Republicans win a philosophical battle on the ACA
The libertarians and Republicans won a big victory in the ACA ruling today. Five justices, including Roberts, think the mandate cannot be supported under the Commerce Clause of the US Constitution. The five justices, Roberts, Alito, Thomas, Kennedy and Scalia, have a cramped, late 19th Century view of the Commerce Clause, and had the audacity to take seriously the dumbest argument to hit the Supreme Court since it held the State of New York could not regulate bakers' hours in Lochner.
To think that broccoli is like health insurance is to be absurd. Roberts actually wrote a ridiculous hypothetical that broccoli might one day be found by scientists to stop cancer and then, if Congress mandated everyone to buy broccoli, that would be unconstitutional. The issues of access, so large for health insurance, are simply ignored. He took a science fiction hypothetical to argue against a practical way (albeit a way I have long opposed from a public policy or legislative standpoint) to incentivize people to purchase health insurance. And they also took seriously the ridiculous point about activity v. inactivity, which Mark Tushnet had demolished at least two years ago, and which, frankly, can anyone really say they never saw the inside of a hospital from birth forward?
Roberts did his usual twist of nearly overruling something and giving a small open door to wait for another day. The tax argument was arcane and narrow, and while libertarians may still object, they had a good day.
I realize corporate tee vee and ray-dio media's shallow pundits and reporters are saying it's a victory for Obama, I guess it is in that narrow short term political sense. But this was a victory for those who would undermine the deference the judiciary is to provide to the legislature when it comes to economic regulation. The decision of the five right wing justices to substitute their judgment for Congress on this important policy with regard to Commerce Clause jurisprudence is one we should watch in the coming years.
Not really any links as I am limited for time this week and frankly, I don't think it is necessary...:-)

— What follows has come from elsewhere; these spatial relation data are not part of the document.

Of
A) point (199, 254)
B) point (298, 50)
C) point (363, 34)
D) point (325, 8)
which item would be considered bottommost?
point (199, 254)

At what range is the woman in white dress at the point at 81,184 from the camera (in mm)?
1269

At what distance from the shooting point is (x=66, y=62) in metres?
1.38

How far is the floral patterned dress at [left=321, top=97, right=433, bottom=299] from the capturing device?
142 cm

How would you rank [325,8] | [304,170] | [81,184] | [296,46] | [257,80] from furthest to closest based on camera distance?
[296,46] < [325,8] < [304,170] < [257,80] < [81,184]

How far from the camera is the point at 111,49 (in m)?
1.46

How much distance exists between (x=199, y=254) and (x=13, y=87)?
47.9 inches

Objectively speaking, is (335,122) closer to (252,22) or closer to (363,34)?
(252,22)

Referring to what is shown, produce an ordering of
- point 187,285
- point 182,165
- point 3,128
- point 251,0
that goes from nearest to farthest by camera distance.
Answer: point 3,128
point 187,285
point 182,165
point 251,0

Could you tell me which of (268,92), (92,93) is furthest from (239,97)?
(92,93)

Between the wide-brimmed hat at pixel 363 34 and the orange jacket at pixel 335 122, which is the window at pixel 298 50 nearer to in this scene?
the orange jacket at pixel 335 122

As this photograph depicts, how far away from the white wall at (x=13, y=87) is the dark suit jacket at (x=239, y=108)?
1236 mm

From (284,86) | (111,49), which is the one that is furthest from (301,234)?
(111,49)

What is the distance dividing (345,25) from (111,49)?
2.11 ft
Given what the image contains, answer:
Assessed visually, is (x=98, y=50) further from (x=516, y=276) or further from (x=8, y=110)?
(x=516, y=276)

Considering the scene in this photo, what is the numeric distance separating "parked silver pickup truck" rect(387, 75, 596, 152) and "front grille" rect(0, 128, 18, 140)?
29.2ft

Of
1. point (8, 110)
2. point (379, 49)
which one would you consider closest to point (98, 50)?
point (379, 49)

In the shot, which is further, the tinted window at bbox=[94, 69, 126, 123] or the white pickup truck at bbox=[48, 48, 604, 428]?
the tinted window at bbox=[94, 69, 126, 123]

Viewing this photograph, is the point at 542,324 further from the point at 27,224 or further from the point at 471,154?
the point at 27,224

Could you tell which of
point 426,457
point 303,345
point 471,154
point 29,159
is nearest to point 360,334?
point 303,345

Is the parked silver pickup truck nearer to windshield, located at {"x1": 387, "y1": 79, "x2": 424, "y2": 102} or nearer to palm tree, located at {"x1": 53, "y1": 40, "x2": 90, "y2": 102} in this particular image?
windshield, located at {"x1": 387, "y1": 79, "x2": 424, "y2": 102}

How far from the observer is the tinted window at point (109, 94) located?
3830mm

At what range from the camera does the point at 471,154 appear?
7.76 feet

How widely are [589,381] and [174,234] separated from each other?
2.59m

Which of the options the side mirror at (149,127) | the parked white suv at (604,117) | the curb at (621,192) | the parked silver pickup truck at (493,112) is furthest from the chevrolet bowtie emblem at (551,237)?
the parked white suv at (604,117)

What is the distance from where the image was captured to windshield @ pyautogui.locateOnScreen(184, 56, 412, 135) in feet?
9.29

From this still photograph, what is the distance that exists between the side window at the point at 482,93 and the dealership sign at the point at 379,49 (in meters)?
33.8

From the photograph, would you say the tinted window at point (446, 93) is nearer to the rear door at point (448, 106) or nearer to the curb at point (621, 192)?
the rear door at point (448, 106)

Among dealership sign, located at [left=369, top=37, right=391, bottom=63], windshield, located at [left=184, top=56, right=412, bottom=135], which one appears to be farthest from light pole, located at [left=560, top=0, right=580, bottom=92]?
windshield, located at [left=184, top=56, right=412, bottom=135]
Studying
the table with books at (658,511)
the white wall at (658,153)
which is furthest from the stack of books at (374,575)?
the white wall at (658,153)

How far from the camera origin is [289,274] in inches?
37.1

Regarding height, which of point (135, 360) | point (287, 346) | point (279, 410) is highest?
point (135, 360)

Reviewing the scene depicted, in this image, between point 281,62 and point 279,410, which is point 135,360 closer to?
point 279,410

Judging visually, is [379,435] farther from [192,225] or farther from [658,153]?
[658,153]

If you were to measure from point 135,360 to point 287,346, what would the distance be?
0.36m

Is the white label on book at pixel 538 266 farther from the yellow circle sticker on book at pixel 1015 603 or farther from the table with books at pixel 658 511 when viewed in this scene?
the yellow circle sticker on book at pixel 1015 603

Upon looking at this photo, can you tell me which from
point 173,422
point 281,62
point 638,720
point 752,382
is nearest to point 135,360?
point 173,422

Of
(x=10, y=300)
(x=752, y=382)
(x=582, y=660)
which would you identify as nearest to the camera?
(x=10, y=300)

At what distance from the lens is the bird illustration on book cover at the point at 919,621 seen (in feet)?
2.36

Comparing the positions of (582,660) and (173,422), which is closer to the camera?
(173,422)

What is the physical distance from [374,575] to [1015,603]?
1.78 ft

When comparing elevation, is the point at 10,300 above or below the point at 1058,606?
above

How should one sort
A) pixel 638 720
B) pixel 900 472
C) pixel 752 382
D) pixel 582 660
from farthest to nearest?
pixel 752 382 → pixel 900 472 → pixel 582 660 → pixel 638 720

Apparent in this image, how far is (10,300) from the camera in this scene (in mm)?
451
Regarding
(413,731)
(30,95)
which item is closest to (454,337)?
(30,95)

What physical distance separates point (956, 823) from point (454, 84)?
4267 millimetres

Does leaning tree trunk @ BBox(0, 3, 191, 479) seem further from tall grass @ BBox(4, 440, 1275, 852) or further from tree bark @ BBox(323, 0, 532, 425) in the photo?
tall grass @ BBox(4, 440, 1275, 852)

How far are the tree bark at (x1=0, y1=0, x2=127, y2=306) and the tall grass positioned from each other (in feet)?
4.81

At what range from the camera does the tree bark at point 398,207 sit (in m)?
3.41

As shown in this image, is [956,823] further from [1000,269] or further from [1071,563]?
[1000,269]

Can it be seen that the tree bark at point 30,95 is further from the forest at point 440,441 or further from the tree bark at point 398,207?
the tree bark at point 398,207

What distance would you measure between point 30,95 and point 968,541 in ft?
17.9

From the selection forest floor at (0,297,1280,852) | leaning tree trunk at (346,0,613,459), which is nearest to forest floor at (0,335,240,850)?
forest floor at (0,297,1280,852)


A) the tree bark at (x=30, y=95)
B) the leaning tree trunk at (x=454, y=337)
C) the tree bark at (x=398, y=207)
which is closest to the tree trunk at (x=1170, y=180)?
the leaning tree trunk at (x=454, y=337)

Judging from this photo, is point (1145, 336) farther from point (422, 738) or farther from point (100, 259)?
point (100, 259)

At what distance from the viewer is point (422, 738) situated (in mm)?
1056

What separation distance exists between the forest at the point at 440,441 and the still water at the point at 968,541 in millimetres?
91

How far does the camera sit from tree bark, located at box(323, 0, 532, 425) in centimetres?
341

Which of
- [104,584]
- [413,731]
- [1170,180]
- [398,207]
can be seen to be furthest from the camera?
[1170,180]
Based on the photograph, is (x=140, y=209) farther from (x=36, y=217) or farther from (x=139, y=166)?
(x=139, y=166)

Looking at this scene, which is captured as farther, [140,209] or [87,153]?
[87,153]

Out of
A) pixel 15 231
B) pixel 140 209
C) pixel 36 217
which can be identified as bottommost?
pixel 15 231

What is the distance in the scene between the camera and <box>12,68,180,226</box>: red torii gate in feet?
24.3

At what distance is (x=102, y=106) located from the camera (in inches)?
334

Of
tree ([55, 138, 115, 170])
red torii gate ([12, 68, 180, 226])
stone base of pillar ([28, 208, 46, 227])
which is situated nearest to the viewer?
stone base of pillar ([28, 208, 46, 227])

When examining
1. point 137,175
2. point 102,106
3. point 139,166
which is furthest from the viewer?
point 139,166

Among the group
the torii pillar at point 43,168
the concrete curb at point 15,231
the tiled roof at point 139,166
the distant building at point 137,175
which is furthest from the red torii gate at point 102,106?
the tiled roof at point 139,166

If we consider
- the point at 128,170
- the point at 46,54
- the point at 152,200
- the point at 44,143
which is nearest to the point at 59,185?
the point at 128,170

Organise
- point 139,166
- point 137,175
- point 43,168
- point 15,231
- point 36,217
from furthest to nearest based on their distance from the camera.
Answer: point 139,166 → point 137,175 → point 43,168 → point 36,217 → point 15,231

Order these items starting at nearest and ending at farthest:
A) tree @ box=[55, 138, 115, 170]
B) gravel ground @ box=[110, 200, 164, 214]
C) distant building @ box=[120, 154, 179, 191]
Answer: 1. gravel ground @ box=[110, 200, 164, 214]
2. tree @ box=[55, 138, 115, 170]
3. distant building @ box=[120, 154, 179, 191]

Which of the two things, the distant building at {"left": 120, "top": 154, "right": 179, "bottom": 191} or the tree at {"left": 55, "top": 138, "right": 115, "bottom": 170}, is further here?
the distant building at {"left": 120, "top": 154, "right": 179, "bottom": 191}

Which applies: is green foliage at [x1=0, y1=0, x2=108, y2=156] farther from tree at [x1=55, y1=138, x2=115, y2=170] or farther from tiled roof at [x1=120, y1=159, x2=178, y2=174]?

ADDENDUM: More time than I thought. Just for fun, for others' comments, here are some links of bloggers, starting with:
who are two law profs, and then
Tom Sorocca, a writer who wrote an interesting article on the decision at Slate.com
Goerge Zornick at The Nation.
It bothers me that Obama chose the most reactionary "solution" to the health care access and cost crisis, which enabled the right wing the opportunity it needed to limit the scope of the Commerce Clause and even worse from a short term view, deprive Medicaid to millions more people because of the way Republicans and assorted right wingers in State governments will use the portion of the decision denying the Medicaid expansion's constitutionality. Heckava job, Obammy!